For all complex numbers with $|z|=2$, inequality $2\le |z-4|\le 6$ holds

Question

Prove for all $|z| = 2$, $$2 \leq |z - 4| \leq 6$$

I tried $|(x - 4) + iy| = |x^2 + 16 - 8x + y^2| = |20 - 8x|$

I also tried using triangle inequality $2 = |z| = |z - 4 + 4| \leq |z - 4| + 4$

I can't bound the above.

Answer 1

$2=|4|-|z|\leq |4-z|\leq |z|+|4|=6$, using the inequality $|a|-|b|\leq |a-b|$ wich is equivalent to $|a|=|a-b+b|\leq |a-b|+|a|$.

Answer 2

Think of it geometrically: given that $z$ is a point on the circle centered at $0+0i$ with radius $2$, the question asks you to show that $z$ lies inside an annulus centered at $4+0i$ with inner radius $2$ and outer radius $6$:

Answer 3

WLOG we can write $z=2(\cos\theta+i\sin\theta)$ where $\theta$ is real

For real $a,$

$$|z-a|^2=(2\cos\theta-a)^2+(2\sin\theta)^2=4+a^2-4a\cos\theta$$

If $a\ge0,$

$\displaystyle-1\le\cos\theta\le1$ will imply $\displaystyle(a-2)^2\le4+a^2-4a\cos\theta\le(a+2)^2$

$$\iff a-2\le|z-a|\le a+2$$

» **Excerpted records**:
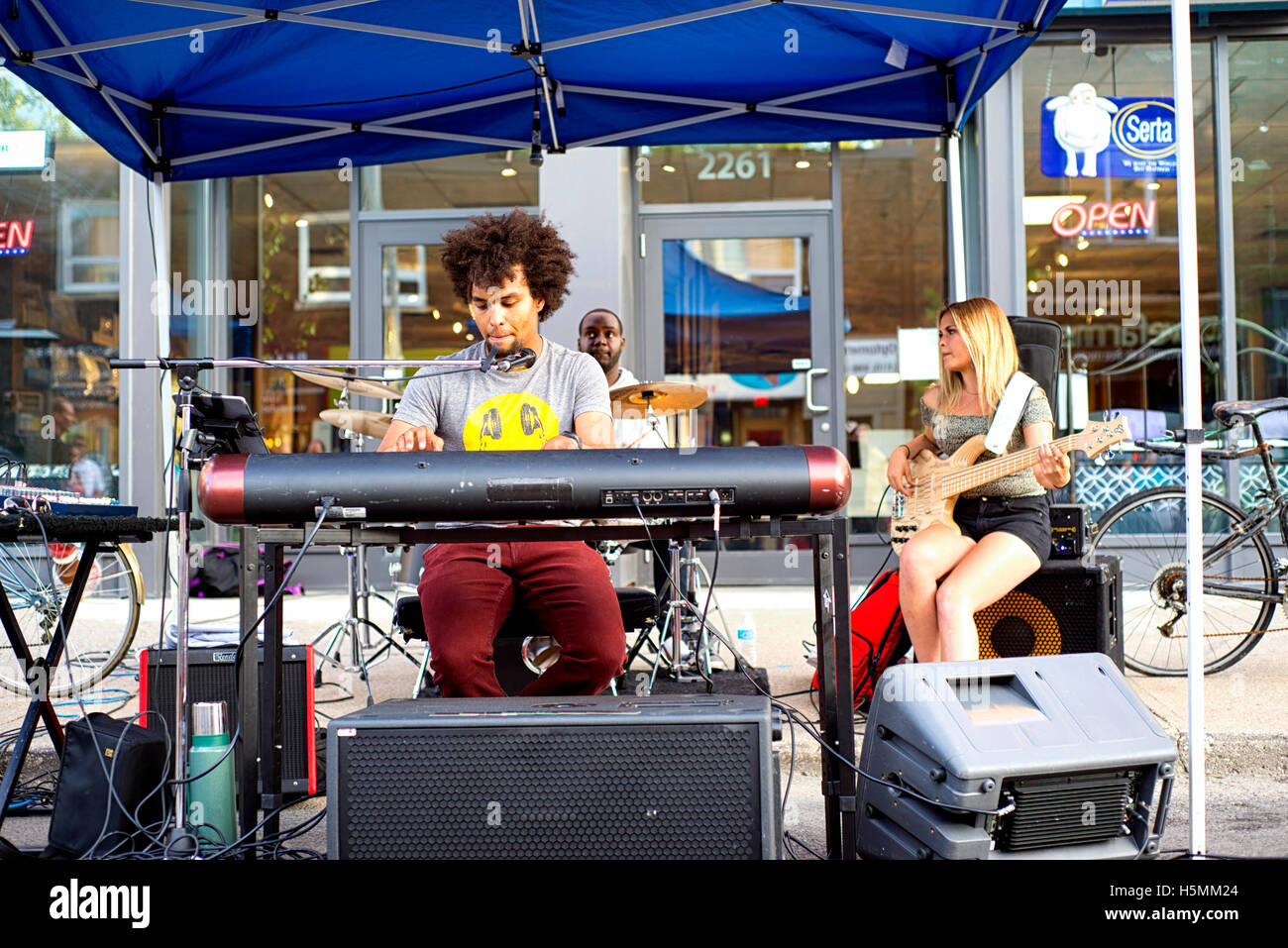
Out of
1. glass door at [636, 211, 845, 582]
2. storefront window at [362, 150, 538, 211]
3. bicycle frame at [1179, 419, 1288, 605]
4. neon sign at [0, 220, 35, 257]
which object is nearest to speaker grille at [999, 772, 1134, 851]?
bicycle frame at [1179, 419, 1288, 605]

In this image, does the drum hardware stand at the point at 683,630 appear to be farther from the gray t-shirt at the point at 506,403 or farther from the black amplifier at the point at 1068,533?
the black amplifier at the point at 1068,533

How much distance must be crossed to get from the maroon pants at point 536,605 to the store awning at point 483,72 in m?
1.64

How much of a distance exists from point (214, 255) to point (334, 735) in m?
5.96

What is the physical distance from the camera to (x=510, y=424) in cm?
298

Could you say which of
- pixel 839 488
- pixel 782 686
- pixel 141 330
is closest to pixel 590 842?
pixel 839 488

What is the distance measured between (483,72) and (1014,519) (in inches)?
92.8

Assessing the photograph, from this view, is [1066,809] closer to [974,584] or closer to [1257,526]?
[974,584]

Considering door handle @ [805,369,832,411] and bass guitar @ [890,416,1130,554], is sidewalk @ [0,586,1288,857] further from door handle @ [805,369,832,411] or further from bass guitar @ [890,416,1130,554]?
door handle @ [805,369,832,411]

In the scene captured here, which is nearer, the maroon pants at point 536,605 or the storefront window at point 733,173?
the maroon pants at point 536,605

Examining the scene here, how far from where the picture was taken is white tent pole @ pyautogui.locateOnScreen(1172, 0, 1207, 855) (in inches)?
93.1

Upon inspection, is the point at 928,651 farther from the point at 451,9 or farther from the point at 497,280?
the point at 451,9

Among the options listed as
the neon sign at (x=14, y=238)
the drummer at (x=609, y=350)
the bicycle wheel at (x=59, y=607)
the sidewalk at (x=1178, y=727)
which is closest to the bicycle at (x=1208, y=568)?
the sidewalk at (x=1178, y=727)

» **Actions to take**:
1. Translate the sentence "I can't bound the above." from the complex-inequality thread into Spanish.
2. From the complex-inequality thread, echo the passage between "For all complex" and "bound the above.", inclusive.

» **Expected outputs**:
1. No puedo acotar lo anterior.

2.
For all complex numbers with $|z|=2$, inequality $2\le |z-4|\le 6$ holds

Question

Prove for all $|z| = 2$, $$2 \leq |z - 4| \leq 6$$

I tried $|(x - 4) + iy| = |x^2 + 16 - 8x + y^2| = |20 - 8x|$

I also tried using triangle inequality $2 = |z| = |z - 4 + 4| \leq |z - 4| + 4$

I can't bound the above.